Angezeigter Textauszug:

Wird Gemeinderat zum Männerklub?
14.01.2022 Baselbiet, Gemeinden, Politik, Bezirk Sissach, Sissach
Christian Horisberger
«Geschlechterausgeglichene Gremien vertreten die Bevölkerung besser und sind erwiesenermassen erfolgreicher», sagt Maya Graf, Co-Präsidentin der «alliance F», der Stimme der Frauen in der Politik. Deshalb wünscht sich die grüne ...
Christian Horisberger
«Geschlechterausgeglichene Gremien vertreten die Bevölkerung besser und sind erwiesenermassen erfolgreicher», sagt Maya Graf, Co-Präsidentin der «alliance F», der Stimme der Frauen in der Politik. Deshalb wünscht sich die grüne Ständerätin aus Sissach, dass die Ende Juni aus dem Gemeinderat zurücktretende Beatrice Mahrer (parteilos) durch eine Frau ersetzt wird. «Es muss unbedingt wieder eine Frau her», fordert auch Alice Leber. Die erste Sissacher Gemeinderätin kann sich nicht mit dem Gedanken anfreunden, dass der Gemeinderat erstmals seit 38 Jahren wieder ausschliesslich aus Männern bestehen könnte.

Gespeicherte Datensätze:

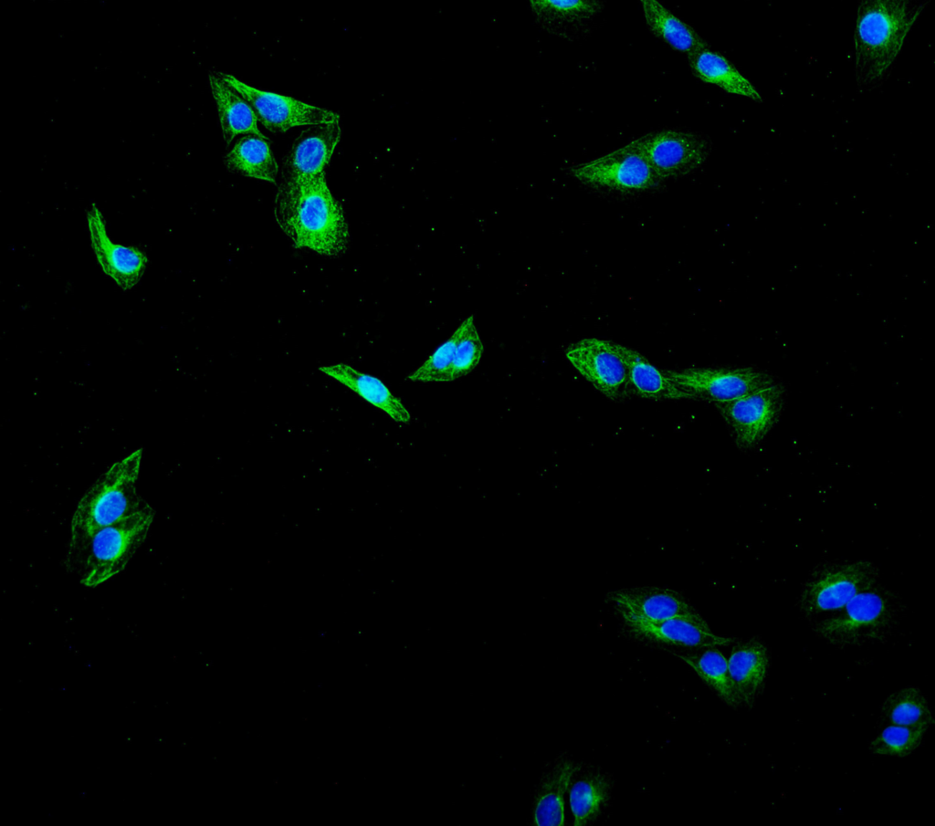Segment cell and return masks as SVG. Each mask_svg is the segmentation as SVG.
Here are the masks:
<instances>
[{
	"label": "cell",
	"instance_id": "f546056e",
	"mask_svg": "<svg viewBox=\"0 0 935 826\" xmlns=\"http://www.w3.org/2000/svg\"><path fill=\"white\" fill-rule=\"evenodd\" d=\"M927 731L918 727L885 726L870 740L868 750L876 756L907 758L922 745Z\"/></svg>",
	"mask_w": 935,
	"mask_h": 826
},
{
	"label": "cell",
	"instance_id": "6da1fadb",
	"mask_svg": "<svg viewBox=\"0 0 935 826\" xmlns=\"http://www.w3.org/2000/svg\"><path fill=\"white\" fill-rule=\"evenodd\" d=\"M275 221L296 249L339 258L350 247L348 220L326 174L278 182L273 200Z\"/></svg>",
	"mask_w": 935,
	"mask_h": 826
},
{
	"label": "cell",
	"instance_id": "7a4b0ae2",
	"mask_svg": "<svg viewBox=\"0 0 935 826\" xmlns=\"http://www.w3.org/2000/svg\"><path fill=\"white\" fill-rule=\"evenodd\" d=\"M930 1L859 0L854 26V72L859 93L889 78L906 39Z\"/></svg>",
	"mask_w": 935,
	"mask_h": 826
},
{
	"label": "cell",
	"instance_id": "4fadbf2b",
	"mask_svg": "<svg viewBox=\"0 0 935 826\" xmlns=\"http://www.w3.org/2000/svg\"><path fill=\"white\" fill-rule=\"evenodd\" d=\"M90 248L101 271L122 291H131L142 281L150 263L144 249L113 241L103 212L96 203L86 209Z\"/></svg>",
	"mask_w": 935,
	"mask_h": 826
},
{
	"label": "cell",
	"instance_id": "603a6c76",
	"mask_svg": "<svg viewBox=\"0 0 935 826\" xmlns=\"http://www.w3.org/2000/svg\"><path fill=\"white\" fill-rule=\"evenodd\" d=\"M223 163L226 171L246 178L278 183L280 166L265 134L247 133L226 147Z\"/></svg>",
	"mask_w": 935,
	"mask_h": 826
},
{
	"label": "cell",
	"instance_id": "4316f807",
	"mask_svg": "<svg viewBox=\"0 0 935 826\" xmlns=\"http://www.w3.org/2000/svg\"><path fill=\"white\" fill-rule=\"evenodd\" d=\"M627 371L629 394L653 401H676L690 399L667 375L638 350L621 345Z\"/></svg>",
	"mask_w": 935,
	"mask_h": 826
},
{
	"label": "cell",
	"instance_id": "44dd1931",
	"mask_svg": "<svg viewBox=\"0 0 935 826\" xmlns=\"http://www.w3.org/2000/svg\"><path fill=\"white\" fill-rule=\"evenodd\" d=\"M615 785L614 776L609 771L583 764L568 790L573 825H594L610 806Z\"/></svg>",
	"mask_w": 935,
	"mask_h": 826
},
{
	"label": "cell",
	"instance_id": "7402d4cb",
	"mask_svg": "<svg viewBox=\"0 0 935 826\" xmlns=\"http://www.w3.org/2000/svg\"><path fill=\"white\" fill-rule=\"evenodd\" d=\"M207 80L225 147L244 134H264L249 102L225 81L221 70L210 69Z\"/></svg>",
	"mask_w": 935,
	"mask_h": 826
},
{
	"label": "cell",
	"instance_id": "83f0119b",
	"mask_svg": "<svg viewBox=\"0 0 935 826\" xmlns=\"http://www.w3.org/2000/svg\"><path fill=\"white\" fill-rule=\"evenodd\" d=\"M918 727L929 729L934 725V716L929 702L917 686H907L894 691L882 702L877 726Z\"/></svg>",
	"mask_w": 935,
	"mask_h": 826
},
{
	"label": "cell",
	"instance_id": "e0dca14e",
	"mask_svg": "<svg viewBox=\"0 0 935 826\" xmlns=\"http://www.w3.org/2000/svg\"><path fill=\"white\" fill-rule=\"evenodd\" d=\"M582 765L567 753L558 755L547 765L534 790L531 811L532 824L566 825L565 796Z\"/></svg>",
	"mask_w": 935,
	"mask_h": 826
},
{
	"label": "cell",
	"instance_id": "4dcf8cb0",
	"mask_svg": "<svg viewBox=\"0 0 935 826\" xmlns=\"http://www.w3.org/2000/svg\"><path fill=\"white\" fill-rule=\"evenodd\" d=\"M457 334L456 329L441 342L416 368L408 373L406 381L417 383L449 382Z\"/></svg>",
	"mask_w": 935,
	"mask_h": 826
},
{
	"label": "cell",
	"instance_id": "52a82bcc",
	"mask_svg": "<svg viewBox=\"0 0 935 826\" xmlns=\"http://www.w3.org/2000/svg\"><path fill=\"white\" fill-rule=\"evenodd\" d=\"M569 173L586 187L623 194L646 193L663 183L631 141L573 165Z\"/></svg>",
	"mask_w": 935,
	"mask_h": 826
},
{
	"label": "cell",
	"instance_id": "3957f363",
	"mask_svg": "<svg viewBox=\"0 0 935 826\" xmlns=\"http://www.w3.org/2000/svg\"><path fill=\"white\" fill-rule=\"evenodd\" d=\"M155 518L148 503L142 509L89 536L67 543L65 566L86 588H97L126 570L146 542Z\"/></svg>",
	"mask_w": 935,
	"mask_h": 826
},
{
	"label": "cell",
	"instance_id": "7c38bea8",
	"mask_svg": "<svg viewBox=\"0 0 935 826\" xmlns=\"http://www.w3.org/2000/svg\"><path fill=\"white\" fill-rule=\"evenodd\" d=\"M621 345L601 338H583L568 344L564 356L594 390L610 401L619 402L629 395Z\"/></svg>",
	"mask_w": 935,
	"mask_h": 826
},
{
	"label": "cell",
	"instance_id": "484cf974",
	"mask_svg": "<svg viewBox=\"0 0 935 826\" xmlns=\"http://www.w3.org/2000/svg\"><path fill=\"white\" fill-rule=\"evenodd\" d=\"M644 21L649 33L673 50L693 55L709 48V43L688 23L657 0H640Z\"/></svg>",
	"mask_w": 935,
	"mask_h": 826
},
{
	"label": "cell",
	"instance_id": "ba28073f",
	"mask_svg": "<svg viewBox=\"0 0 935 826\" xmlns=\"http://www.w3.org/2000/svg\"><path fill=\"white\" fill-rule=\"evenodd\" d=\"M662 182L696 173L712 152L711 138L699 131L667 127L631 141Z\"/></svg>",
	"mask_w": 935,
	"mask_h": 826
},
{
	"label": "cell",
	"instance_id": "5b68a950",
	"mask_svg": "<svg viewBox=\"0 0 935 826\" xmlns=\"http://www.w3.org/2000/svg\"><path fill=\"white\" fill-rule=\"evenodd\" d=\"M143 453L140 447L119 458L89 486L71 515L67 543L78 541L149 503L138 490Z\"/></svg>",
	"mask_w": 935,
	"mask_h": 826
},
{
	"label": "cell",
	"instance_id": "8992f818",
	"mask_svg": "<svg viewBox=\"0 0 935 826\" xmlns=\"http://www.w3.org/2000/svg\"><path fill=\"white\" fill-rule=\"evenodd\" d=\"M880 579V570L867 559H832L817 563L805 578L796 600L810 623L837 611Z\"/></svg>",
	"mask_w": 935,
	"mask_h": 826
},
{
	"label": "cell",
	"instance_id": "cb8c5ba5",
	"mask_svg": "<svg viewBox=\"0 0 935 826\" xmlns=\"http://www.w3.org/2000/svg\"><path fill=\"white\" fill-rule=\"evenodd\" d=\"M688 666L702 683L727 706L741 707L730 679L728 659L717 646L664 650Z\"/></svg>",
	"mask_w": 935,
	"mask_h": 826
},
{
	"label": "cell",
	"instance_id": "5bb4252c",
	"mask_svg": "<svg viewBox=\"0 0 935 826\" xmlns=\"http://www.w3.org/2000/svg\"><path fill=\"white\" fill-rule=\"evenodd\" d=\"M605 601L618 619L660 622L671 618H704L683 592L658 585L624 587L610 591Z\"/></svg>",
	"mask_w": 935,
	"mask_h": 826
},
{
	"label": "cell",
	"instance_id": "d6986e66",
	"mask_svg": "<svg viewBox=\"0 0 935 826\" xmlns=\"http://www.w3.org/2000/svg\"><path fill=\"white\" fill-rule=\"evenodd\" d=\"M318 370L354 392L394 422L400 424L411 423L410 411L381 378L346 362L321 365Z\"/></svg>",
	"mask_w": 935,
	"mask_h": 826
},
{
	"label": "cell",
	"instance_id": "f1b7e54d",
	"mask_svg": "<svg viewBox=\"0 0 935 826\" xmlns=\"http://www.w3.org/2000/svg\"><path fill=\"white\" fill-rule=\"evenodd\" d=\"M457 338L449 370V382L474 371L480 364L485 345L476 323L475 314L464 318L455 328Z\"/></svg>",
	"mask_w": 935,
	"mask_h": 826
},
{
	"label": "cell",
	"instance_id": "9a60e30c",
	"mask_svg": "<svg viewBox=\"0 0 935 826\" xmlns=\"http://www.w3.org/2000/svg\"><path fill=\"white\" fill-rule=\"evenodd\" d=\"M625 635L646 644L666 649L732 645L739 639L715 633L705 618H671L660 622L619 619Z\"/></svg>",
	"mask_w": 935,
	"mask_h": 826
},
{
	"label": "cell",
	"instance_id": "ac0fdd59",
	"mask_svg": "<svg viewBox=\"0 0 935 826\" xmlns=\"http://www.w3.org/2000/svg\"><path fill=\"white\" fill-rule=\"evenodd\" d=\"M727 659L741 707L752 709L765 690L771 668L767 644L760 637L739 639L731 645Z\"/></svg>",
	"mask_w": 935,
	"mask_h": 826
},
{
	"label": "cell",
	"instance_id": "ffe728a7",
	"mask_svg": "<svg viewBox=\"0 0 935 826\" xmlns=\"http://www.w3.org/2000/svg\"><path fill=\"white\" fill-rule=\"evenodd\" d=\"M533 11L552 33L569 40L585 39L605 7L599 0H534Z\"/></svg>",
	"mask_w": 935,
	"mask_h": 826
},
{
	"label": "cell",
	"instance_id": "277c9868",
	"mask_svg": "<svg viewBox=\"0 0 935 826\" xmlns=\"http://www.w3.org/2000/svg\"><path fill=\"white\" fill-rule=\"evenodd\" d=\"M906 609L902 596L878 580L842 608L811 622L812 631L838 649L880 643L896 633Z\"/></svg>",
	"mask_w": 935,
	"mask_h": 826
},
{
	"label": "cell",
	"instance_id": "d4e9b609",
	"mask_svg": "<svg viewBox=\"0 0 935 826\" xmlns=\"http://www.w3.org/2000/svg\"><path fill=\"white\" fill-rule=\"evenodd\" d=\"M693 77L722 91L762 103L763 98L752 82L723 54L706 48L687 57Z\"/></svg>",
	"mask_w": 935,
	"mask_h": 826
},
{
	"label": "cell",
	"instance_id": "9c48e42d",
	"mask_svg": "<svg viewBox=\"0 0 935 826\" xmlns=\"http://www.w3.org/2000/svg\"><path fill=\"white\" fill-rule=\"evenodd\" d=\"M787 400L781 383L738 399L715 403L734 444L741 450H753L764 442L780 421Z\"/></svg>",
	"mask_w": 935,
	"mask_h": 826
},
{
	"label": "cell",
	"instance_id": "8fae6325",
	"mask_svg": "<svg viewBox=\"0 0 935 826\" xmlns=\"http://www.w3.org/2000/svg\"><path fill=\"white\" fill-rule=\"evenodd\" d=\"M666 372L690 400L713 404L732 401L780 382L770 371L755 367H693L666 370Z\"/></svg>",
	"mask_w": 935,
	"mask_h": 826
},
{
	"label": "cell",
	"instance_id": "30bf717a",
	"mask_svg": "<svg viewBox=\"0 0 935 826\" xmlns=\"http://www.w3.org/2000/svg\"><path fill=\"white\" fill-rule=\"evenodd\" d=\"M225 81L238 91L253 108L258 122L273 134L307 126L341 120L339 112L291 95L249 84L236 76L221 71Z\"/></svg>",
	"mask_w": 935,
	"mask_h": 826
},
{
	"label": "cell",
	"instance_id": "2e32d148",
	"mask_svg": "<svg viewBox=\"0 0 935 826\" xmlns=\"http://www.w3.org/2000/svg\"><path fill=\"white\" fill-rule=\"evenodd\" d=\"M341 136V120L302 128L284 154L278 182H294L326 174Z\"/></svg>",
	"mask_w": 935,
	"mask_h": 826
}]
</instances>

Aufgaben:
a: Wer tritt laut dem Artikel über den Sissacher Gemeinderat Ende Juni aus dem Gremium zurück?
b: Bitte führe den Artikel über den Sissacher Gemeinderat nach seinem letzten Satz weiter.
Die Datensätze stammen aus einer anderen Quelle.

Lösungen:
a: Beatrice Mahrer (parteilos).

b:
Alice Leber war 1984 in den Sissacher Gemeinderat eingezogen. Sie war Hausfrau, Aushilfslehrerin und Mutter, ihre Jüngste im Teenager-Alter. Sie habe im Gemeinderat keinen leichten Stand gehabt damals, blickt die 82-Jährige zurück. Die Herren Kollegen im Gremium hätten ihr als technisch nicht versierter Primarlehrerin das Strassenwesen zugewiesen, um sie möglichst rasch wieder loszuwerden, erzählt sie. Aber Leber war zäh. Nach der ersten Amtsperiode lehnte sie das Angebot ihrer Kollegen ab, das Departement zu wechseln, nachdem sie sich in die Materie eingearbeitet hatte, und betreute in der Folge anspruchsvolle Dossiers wie die Umfahrung Sissach oder «Bahn 2000».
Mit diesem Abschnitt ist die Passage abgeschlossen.